Proteomics and Metabolomics Facility, Colorado State University , Fort Collins, Colorado 80523, United States.
Anal Chem. 2014 Jul 15;86(14):6812-7. doi: 10.1021/ac501530d. Epub 2014 Jun 26.
Metabolomic data are frequently acquired using chromatographically coupled mass spectrometry (MS) platforms. For such datasets, the first step in data analysis relies on feature detection, where a feature is defined by a mass and retention time. While a feature typically is derived from a single compound, a spectrum of mass signals is more a more-accurate representation of the mass spectrometric signal for a given metabolite. Here, we report a novel feature grouping method that operates in an unsupervised manner to group signals from MS data into spectra without relying on predictability of the in-source phenomenon. We additionally address a fundamental bottleneck in metabolomics, annotation of MS level signals, by incorporating indiscriminant MS/MS (idMS/MS) data implicitly: feature detection is performed on both MS and idMS/MS data, and feature-feature relationships are determined simultaneously from the MS and idMS/MS data. This approach facilitates identification of metabolites using in-source MS and/or idMS/MS spectra from a single experiment, reduces quantitative analytical variation compared to single-feature measures, and decreases false positive annotations of unpredictable phenomenon as novel compounds. This tool is released as a freely available R package, called RAMClustR, and is sufficiently versatile to group features from any chromatographic-spectrometric platform or feature-finding software.
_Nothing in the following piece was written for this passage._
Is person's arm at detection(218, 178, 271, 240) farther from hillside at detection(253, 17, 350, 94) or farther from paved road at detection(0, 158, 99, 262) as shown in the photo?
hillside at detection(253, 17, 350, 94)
代谢组学数据通常使用与色谱法耦合的质谱(MS)平台进行采集。对于这样的数据集,数据分析的第一步依赖于特征检测,其中特征由质量和保留时间定义。虽然特征通常源自单个化合物,但质谱信号的光谱更准确地代表了给定代谢物的质谱信号。在这里,我们报告了一种新颖的无监督特征分组方法,该方法无需依赖源内现象的可预测性即可将 MS 数据中的信号分组到光谱中。我们还通过隐式纳入无判别性 MS/MS(idMS/MS)数据来解决代谢组学中的一个基本瓶颈,即 MS 水平信号的注释:在 MS 和 idMS/MS 数据上执行特征检测,并从 MS 和 idMS/MS 数据中同时确定特征-特征关系。这种方法通过单个实验中的源内 MS 和/或 idMS/MS 光谱来促进代谢物的鉴定,与单特征测量相比减少了定量分析变化,并减少了不可预测现象的假阳性注释作为新化合物。该工具作为一个免费提供的 R 包发布,称为 RAMClustR,它非常灵活,可以对来自任何色谱-光谱平台或特征发现软件的特征进行分组。